In some ways, the Clausewitzian understanding of war could be viewed as a guide for when military force should be used, or even as a constraint against its excessive use. In this view, discarding it or saying it does not apply is likely to facilitate the very expansion and redefinition of war Mrs. Brooks claims to fear.
In fact, the semantic tug-of-war (pun intended) about defining war and violence is unnecessary, unless one is trying to expand it, and justify an escalatory, one-size-fits-all military response, as Brooks hints at: “Tell it to the Marines, or the Hellfire missile, whichever comes first.”
The Marines or a Hellfire may very well be the appropriate response but, as practitioners know, the application of violence tends to be a bit more nuanced than academics imagine.
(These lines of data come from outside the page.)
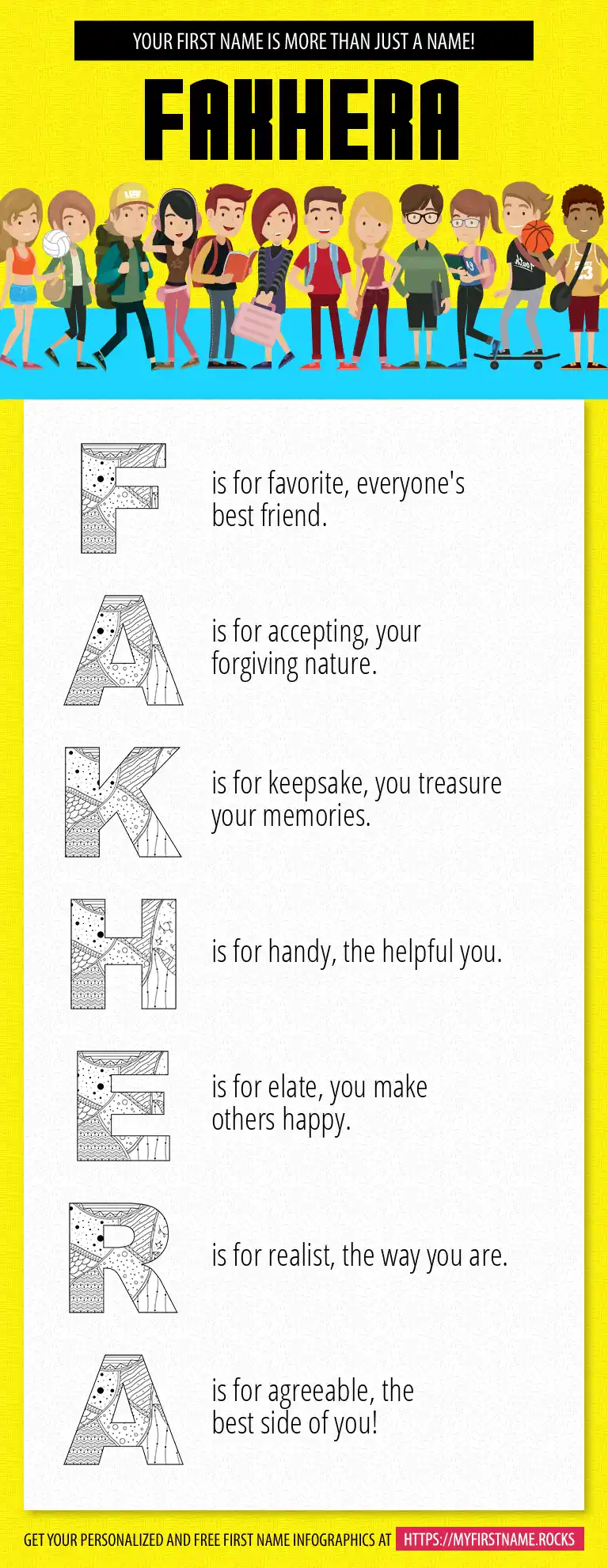 YOUR FIRST NAME IS MORE THAN JUST A NAME!

FAKHERA

F is for favorite, everyone's best friend.

A is for accepting, your forgiving nature.

K is for keepsake, you treasure your memories.

H is for handy, the helpful you.

E is for elate, you make others happy.

R is for realist, the way you are.

A is for agreeable, the best side of you!

GET YOUR PERSONALIZED AND FREE FIRST NAME INFOGRAPHICS AT HTTPS://MYFIRSTNAME.ROCKS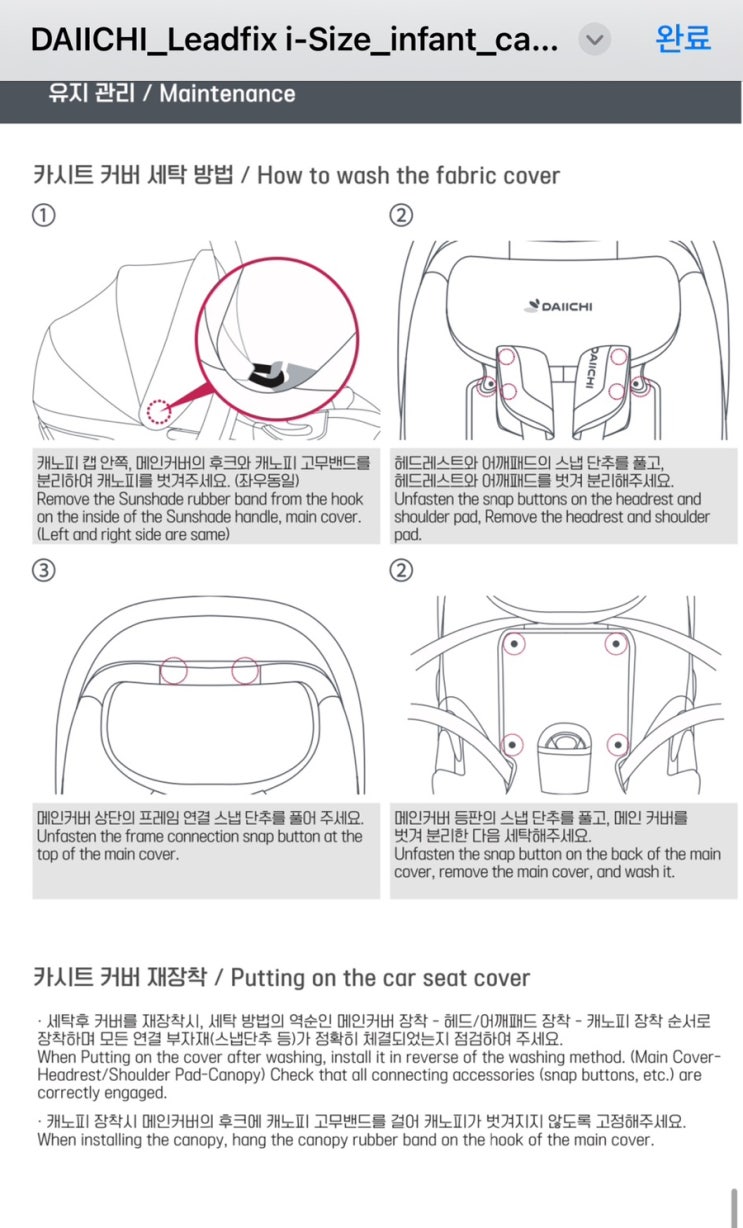 DAIICHI_Leadfix i-Size_infant_ca... 완료

유지 관리 / Maintenance

카시트 커버 세탁 방법 / How to wash the fabric cover

①

캐노피 캡 안쪽, 메인커버의 후크와 캐노피 고무밴드를 분리하여 캐노피를 벗겨주세요. (좌우동일)
Remove the Sunshade rubber band from the hook on the inside of the Sunshade handle, main cover. (Left and right side are same)

②

DAIICHI

DAIICHI

헤드레스트와 어깨패드의 스냅 단추를 풀고, 헤드레스트와 어깨패드를 벗겨 분리해주세요.
Unfasten the snap buttons on the headrest and shoulder pad, Remove the headrest and shoulder pad.

③

메인커버 상단의 프레임 연결 스냅 단추를 풀어 주세요.
Unfasten the frame connection snap button at the top of the main cover.

②

메인커버 등판의 스냅 단추를 풀고, 메인 커버를 벗겨 분리한 다음 세탁해주세요.
Unfasten the snap button on the back of the main cover, remove the main cover, and wash it.

카시트 커버 재장착 / Putting on the car seat cover

· 세탁후 커버를 재장착시, 세탁 방법의 역순인 메인커버 장착 - 헤드/어깨패드 장착 - 캐노피 장착 순서로 장착하며 모든 연결 부자재(스냅단추 등)가 정확히 체결되었는지 점검하여 주세요.
When Putting on the cover after washing, install it in reverse of the washing method. (Main Cover-Headrest/Shoulder Pad-Canopy) Check that all connecting accessories (snap buttons, etc.) are correctly engaged.

· 캐노피 장착시 메인커버의 후크에 캐노피 고무밴드를 걸어 캐노피가 벗겨지지 않도록 고정해주세요.
When installing the canopy, hang the canopy rubber band on the hook of the main cover.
The idea that there are only two choices, between law and war, between liberty and security, is a false dilemma that will lead to both being distorted in order to address problems for which they equally inappropriate. When this is done, not only does efficacy suffer but dangerous consequences emerge, as we have noted previously:
“But these pre-existing models [the legal framework and the military framework] emerged to address different challenges than those to which they are now being applied. If these conflicts are not truly crime and not truly war and neither approach can sufficiently address the problem when the threat does not fall fully into either category. As such these approaches have been expanded, modified and essentially stretched. The result has been confusion, indecision, and usurpation. On the one hand, the excessive prohibitions of the war framework hamper our effectiveness in combating non-state actors outside our boundaries, as seen in the failed raid in Somalia, rendition programs and the continuing problem of how to handle Guantanamo detainees. On the other hand, the legal framework is being perverted by increasingly oppressive measures, such as the classification of citizens as enemy combatants, drone killings of citizens, and unbridled government surveillance— clearly undermining civil liberty within our borders.”
The current situation, embodied in the debate about how to address current threats, is the result of the nation not being able to choose between two equally bad options. Brooks thinks we need to just pick one and accept the consequences. Instead, we need to create another option.